Bij de Karimojong in Noord-Oeganda, waar ik onlangs was, ook niet. Sterker nog, het is daar goed voor je aanzien als je iemand hebt omgelegd. Dan kerft een krijger een streep in zijn bovenarm, als de strepen op de insignes van een soldaat. In heel Oeganda komen lynchpartijen voor. Wanneer dieven worden gepakt en ze vallen in handen van een boze meute, dan worden ze ter plekke afgemaakt.
Rijkere Oegandezen behandelen hun personeel niet altijd even goed.
Onze Oegandese vriendin Gloria zei dat heel mooi, toen ze laatst bij ons kwam eten. Haar man en zij komen allebei uit een goede Oegandese familie. Allebei studeerden economie. Toen ik ging koken, zei ze: “oja, natuurlijk, jouw kok is al naar huis. Ze lachte en zei: jullie bederven ons personeel. Als ze eenmaal voor witten hebben gewerkt, kunnen ze niet meer voor ons werken. Wij beschouwen zoiets toch als een baan voor 24 uur.”
Per dag dan. Niet per week.
Ik heb haar toen niet gezegd dat wij daar in Europa een woord voor hebben.
Kijk door deze tweede lens, en Afrika wordt misschien minder mooi.
De gevoeligheid voor geweld is vaak niet zo groot.
Mensen behandelen hun personeel als slaaf.
Mannen besmetten hun echtgenotes met aids.
Dat een deel van de eigen bevolking verkommert, kan veel rijken niks schelen.
Dan ben ik terug bij het begin
Hoe ziet mijn respect voor Afrika er dan uit?
Ik wil Afrika tegemoet treden op voet van gelijkwaardigheid. Dat is een ding dat zeker is.

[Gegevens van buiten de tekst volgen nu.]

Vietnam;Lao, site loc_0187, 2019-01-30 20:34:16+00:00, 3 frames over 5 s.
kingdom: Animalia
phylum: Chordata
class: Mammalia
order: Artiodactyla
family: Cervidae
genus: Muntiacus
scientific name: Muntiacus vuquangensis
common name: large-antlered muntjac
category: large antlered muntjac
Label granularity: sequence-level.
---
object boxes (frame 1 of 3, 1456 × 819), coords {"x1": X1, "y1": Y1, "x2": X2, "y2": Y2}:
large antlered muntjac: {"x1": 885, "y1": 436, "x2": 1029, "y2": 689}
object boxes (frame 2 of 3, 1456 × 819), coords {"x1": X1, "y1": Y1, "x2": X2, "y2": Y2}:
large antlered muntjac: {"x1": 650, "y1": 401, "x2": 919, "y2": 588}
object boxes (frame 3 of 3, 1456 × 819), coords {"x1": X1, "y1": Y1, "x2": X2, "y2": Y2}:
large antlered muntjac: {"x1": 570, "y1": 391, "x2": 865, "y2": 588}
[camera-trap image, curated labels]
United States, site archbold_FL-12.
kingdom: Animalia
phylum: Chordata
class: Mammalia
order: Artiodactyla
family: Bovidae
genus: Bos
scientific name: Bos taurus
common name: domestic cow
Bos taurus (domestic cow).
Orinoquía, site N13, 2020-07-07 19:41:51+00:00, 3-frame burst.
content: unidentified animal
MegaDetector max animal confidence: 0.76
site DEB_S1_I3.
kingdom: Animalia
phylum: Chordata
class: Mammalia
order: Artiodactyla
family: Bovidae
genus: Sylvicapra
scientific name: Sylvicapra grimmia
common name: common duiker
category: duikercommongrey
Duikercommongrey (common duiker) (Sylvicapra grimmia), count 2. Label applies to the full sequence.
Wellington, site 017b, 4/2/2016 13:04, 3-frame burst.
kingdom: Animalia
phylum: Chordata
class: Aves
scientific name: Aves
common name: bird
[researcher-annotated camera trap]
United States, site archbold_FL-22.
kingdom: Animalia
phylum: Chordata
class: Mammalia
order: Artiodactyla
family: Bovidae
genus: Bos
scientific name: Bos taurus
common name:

Dat houdt in dat ze verantwoordelijk zijn voor de gevolgen van de keuzes die ze maken – ook als die voortkomen uit een heel ander waardestelsel. Tegelijkertijd hebben ze recht op hun eigen toekomst. En het kan best zijn dat die toekomst niet meteen beweegt in de richting van waarden als de fundamentele gelijkheid van ieder mens.
Betekent ‘respect voor Afrika’ dan dat ik moet concluderen dat Afrika moreel minder ontwikkeld is?? Dat lijkt te wringen met de opmerking dat ik ‘met veel respect’ schrijf over Afrika.
Dames en heren, het is hoogst verwarrend, een voordracht over respect.
Ik speel de bal daarom terug. Welke lens gebruikt u?